3. Background/foreground reconstruction. After the foreground is separated from the scene with yolov5 algorithm, the background and foreground are trained separately with the network. Since the scene to be processed is a surveillance/still camera with moving objects, the background is reconstructed only once for a scene, while the number of foreground reconstructions is determined based on the number of frames contained in the scene.

4. Background/foreground frame synthesis. For a video scene, firstly reconstructing a background once, then fusing a reconstructed foreground HDR frame and a reconstructed background HDR frame, and recording the coordinate position of a foreground in the scene when the foreground is extracted by using a yolov5 algorithm. After the foreground reconstruction is completed, the scene in the background HDR is replaced according to the position given by the scene boundary, so as to form an HDR video frame corresponding to the original LDR video frame.

Claims

1. The invention provides a method for converting an LDR video into an HDR video and accelerating the reconstruction of the HDR video, which is characterized by comprising the following steps:

1) a fast method for reconstructing HDR video frames from LDR video frames is proposed;

2) the invention uses the target detection algorithm of foreground and background, can improve the reconstruction time of HDR video frame;

3) after the foreground and the background are separated, the background and the foreground are trained respectively by using a network;

4) for a video scene, firstly, reconstructing a background once, and then fusing a reconstructed foreground HDR frame and a reconstructed background HDR frame.

2. A fast method for reconstructing HDR video frames from LDR video frames as claimed in claim 1, wherein step 1) comprises:

(1) firstly, separating a foreground and a background by using a rapid target detection algorithm;

(2) training a background network and a foreground network to generate background HDR and foreground HDR frames;

(3) and synthesizing the generated background HDR and foreground HDR frames to reconstruct a final HDR video frame.

3. The method for separately training the background and the foreground according to claim 1, wherein step 3) comprises:

(1) in order to avoid the difference between the background and the foreground boundary after synthesis, the invention provides a loss algorithm based on context sensing, for a video scene, the background is only reconstructed once, and the frequency of foreground reconstruction is determined according to the frame number contained in the scene;

(2) the reconstruction network proposed by the present invention trains the foreground and background separately,

is the LDR video of the t-th frame, the corresponding HDR video frame at this moment is

The invention is to

Predicting as input

To achieve the goal of reconstructing HDR video;

(3) the foreground network and the background network have the same network structure, and the only difference is the difference between the training data and the loss function;

(4) after the foreground reconstruction is completed, the scene in the background HDR is replaced according to the position given by the scene bounding box, so as to form an HDR video frame corresponding to the original LDR video frame.

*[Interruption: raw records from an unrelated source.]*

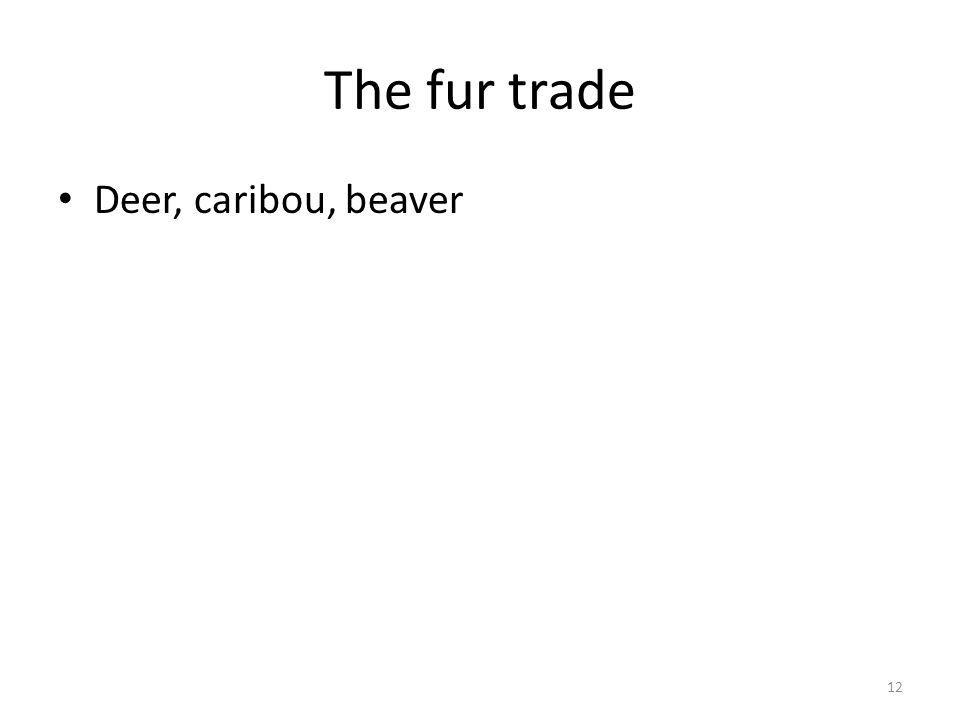 The fur trade Deer, caribou, beaver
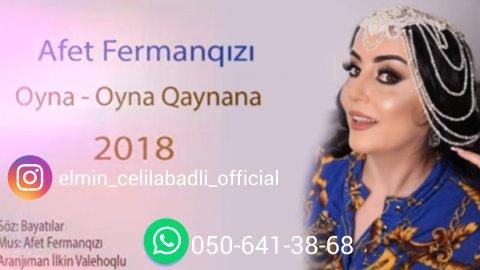 Afet Fermanqızı - Oyna - Oyna qaynana 2018
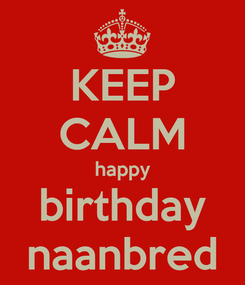 Poster: KEEP CALM happy birthday naanbred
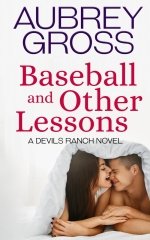Baseball and Other Lessons (Devil's Ranch Book 2)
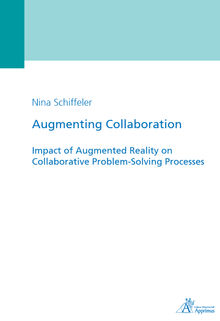 Augmenting Collaboration - Impact of Augmented Reality on Collaborative Problem-Solving Processes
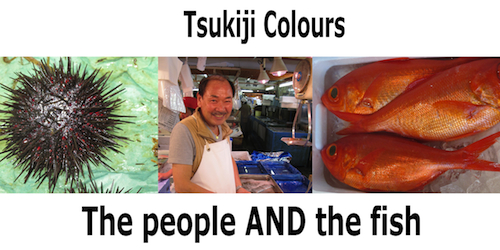 Tsukiji Market Colours
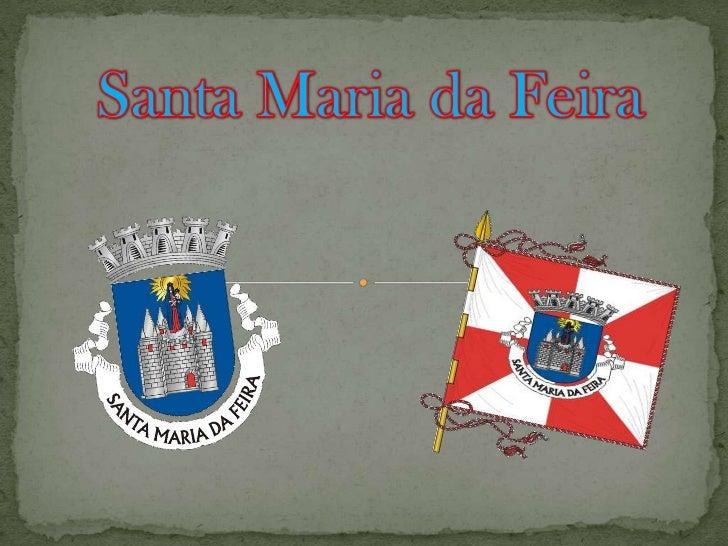 IntroduçãoNeste trabalho iremos falar sobre o concelho deSanta Maria da Feira, dando a conhecer a suaárea, cultura, turism...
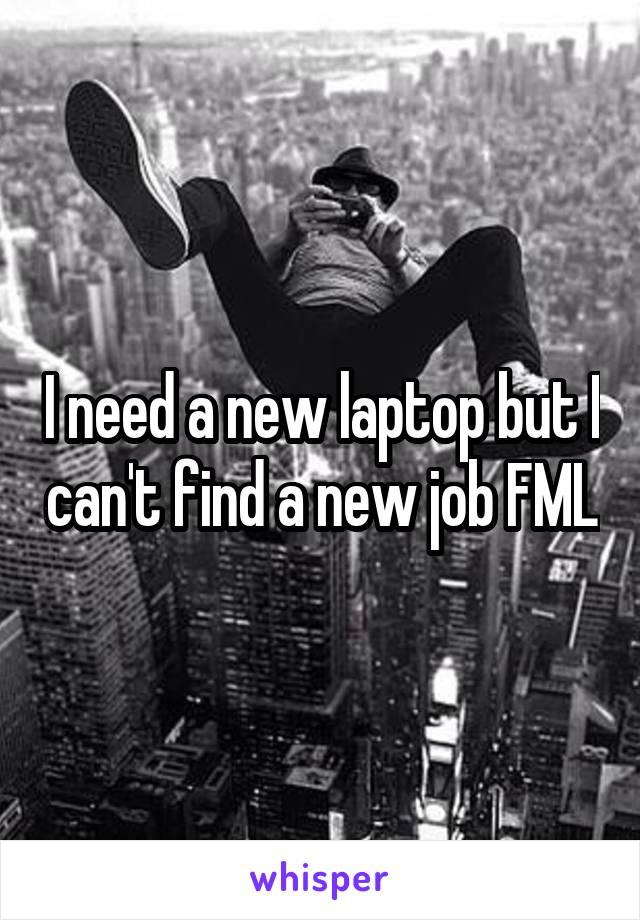 I need a new laptop but I can't find a new job FML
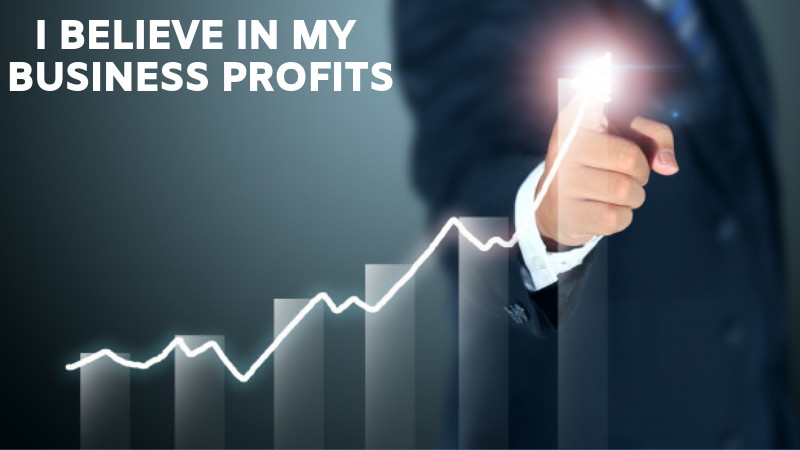 I belive in my business profits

4. Fusing the reconstructed foreground HDR frame and the reconstructed background HDR frame as claimed in claim 1, wherein the step 4) comprises:

(1) when the background and the foreground are fused, spliced light beams of the boundary are eliminated so as to ensure the consistency of the color of the boundary, and a specified loss function corresponding to the image segmentation and combination stage is designed so as to output a more natural and clearer image;

(2) after the foreground reconstruction is completed, the scene in the background HDR is replaced according to the position given by the scene boundary, so as to form an HDR video frame corresponding to the original LDR video frame.